The Trump administration has also frozen $2.3 billion in funding to Harvard and threatened to strip the university of its tax-exempt status and take away its ability to enrol foreign students. In the words of White House spokesperson Harrison Fields, the “gravy train of federal assistance” to institutions like Harvard was coming to an end. “Taxpayer funds are a privilege, and Harvard fails to meet the basic conditions required to access that privilege.”
Since his January inauguration, Trump has said that Harvard and other top US universities mishandled last year’s pro-Palestinian protests and allowed antisemitism to fester on campuses. However, this is contested by the protesters, including some Jewish groups, who say their criticism of Israel’s military actions in Gaza is wrongly conflated with antisemitism.
Harvard University President Alan Garber has argued that Harvard would continue to fight hate and fully comply with anti-discrimination laws, which Trump accused it of violating in its response to pro-Palestinian protests. Garber went on to say that instead of engaging with Harvard about fighting antisemitism, as civil rights law requires, the government was seeking “to control whom we hire and teach.”

This is where we come to the nub of the issue. It is ironic that Trump in his drive against universities is calling for a mask ban but in reality, he wants to mask the sordid American past. He and his followers, particularly in the South, have never accepted the dark American past portrayed in The Great Debaters. Many do not even accept that the American civil war was about slavery but say it was about state rights. They want the world to forget that the evil of slavery ever existed. They are keen to take the battle to their enemies by portraying their efforts to make up for the centuries of horrible discrimination as racist. For them it is the attempt by Harvard and other American places of learning to construct a more equal world that is fake. The world that has now emerged where discrimination is accepted as wrong is something Trump and many of his followers just cannot abide.

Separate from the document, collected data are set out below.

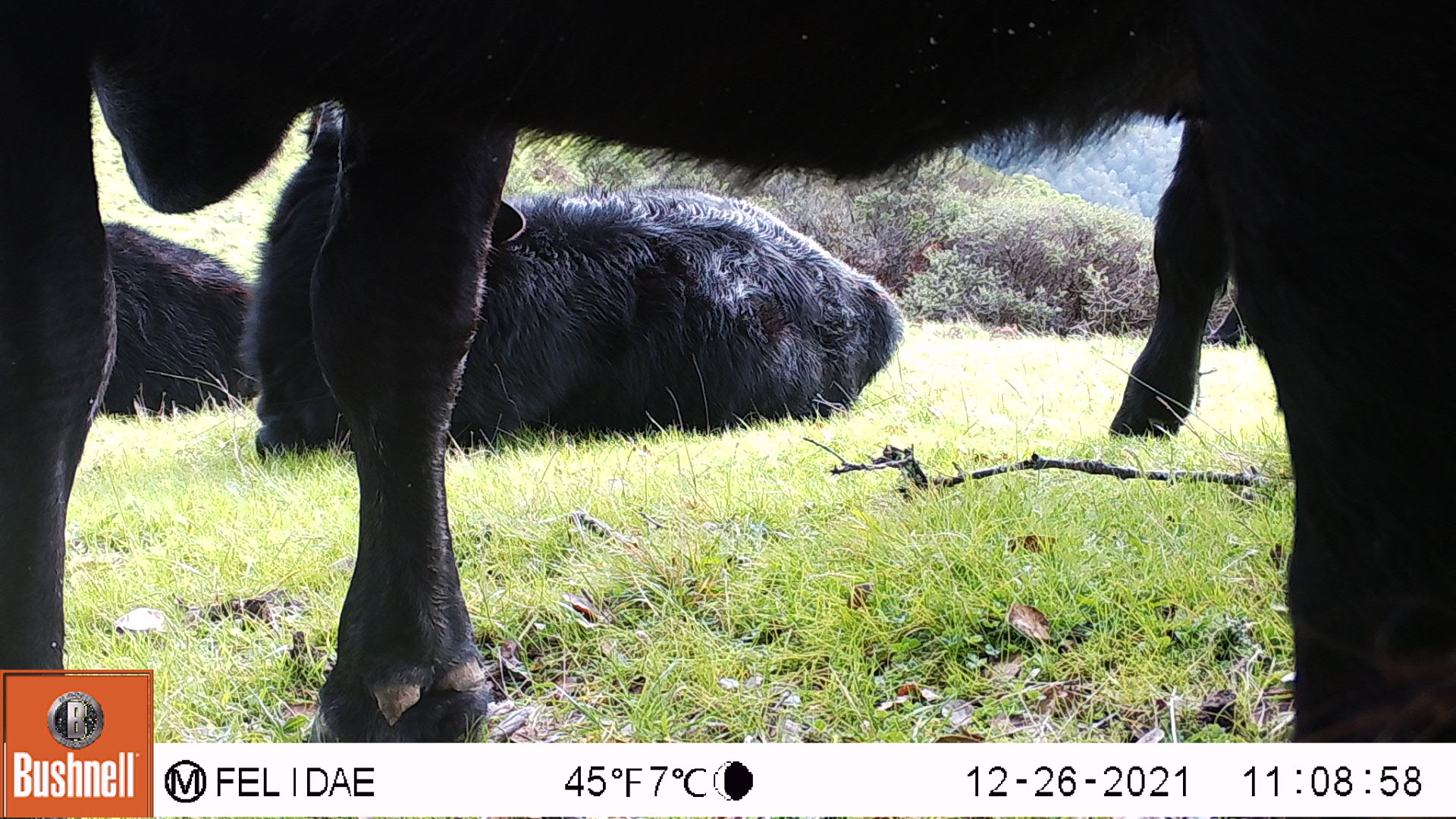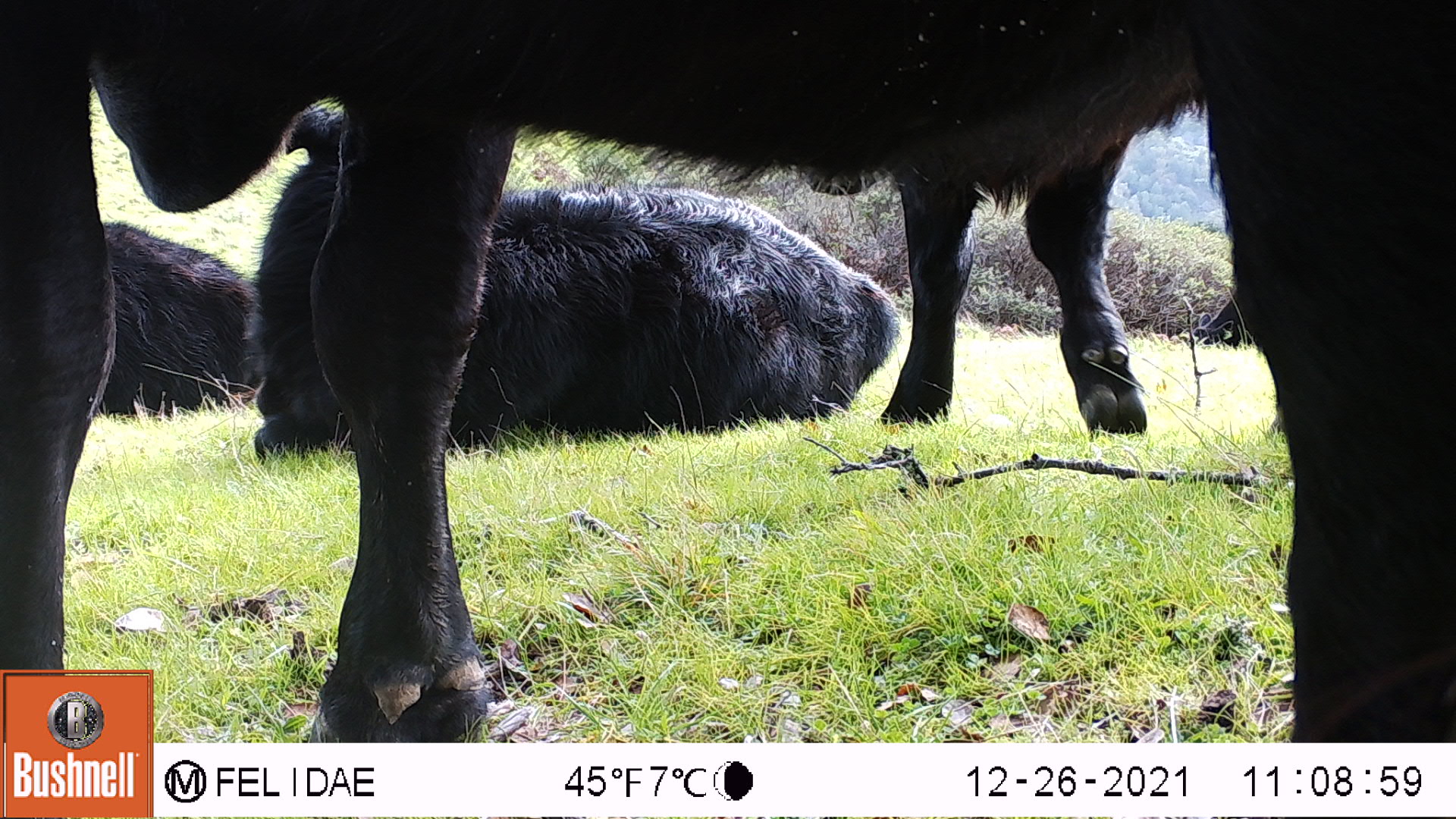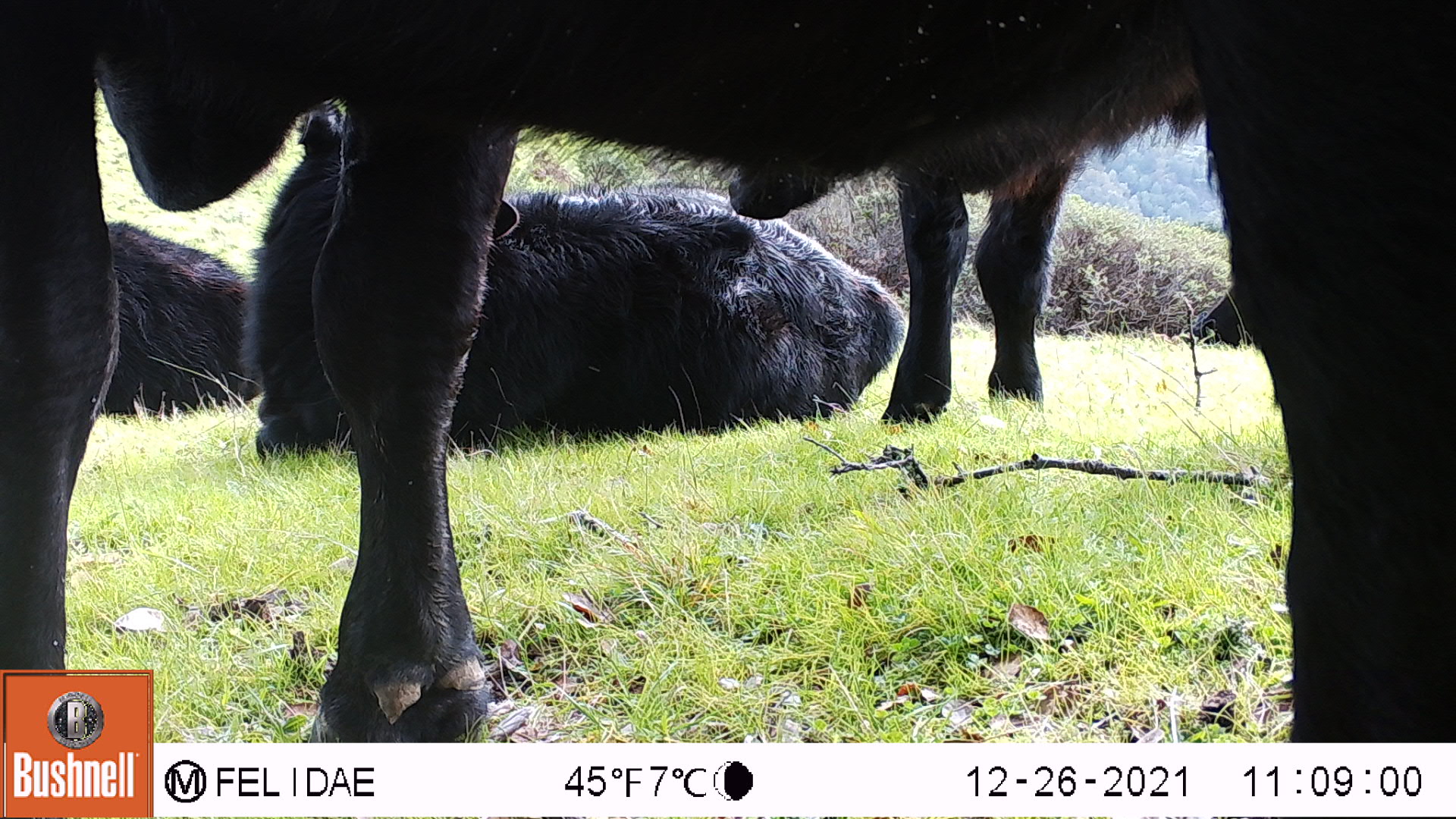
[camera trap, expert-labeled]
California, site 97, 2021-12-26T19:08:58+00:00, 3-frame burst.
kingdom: Animalia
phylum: Chordata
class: Mammalia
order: Artiodactyla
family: Bovidae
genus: Bos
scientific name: Bos taurus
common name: domestic cattle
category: cattle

This is where Harvard’s response to use the law with an action in the federal court in Boston to block Trump from freezing billions of dollars in federal funding, in contrast to the supine attitude of some other American universities, is so important.
“This case involves the Government’s efforts to use the withholding of federal funding as leverage to gain control of academic decision-making at Harvard,” the Harvard lawsuit said. Harvard in claiming what Trump was doing was arbitrary and unlawful has also invoked First Amendment rights to free speech. It is vital Harvard wins if this principle, much prized by the Americans, is not to become history, like so much of America under Trump might become.
Mihir Bose is the author of Thank You Mr Crombie Lessons in Guilt and Gratitude to the British.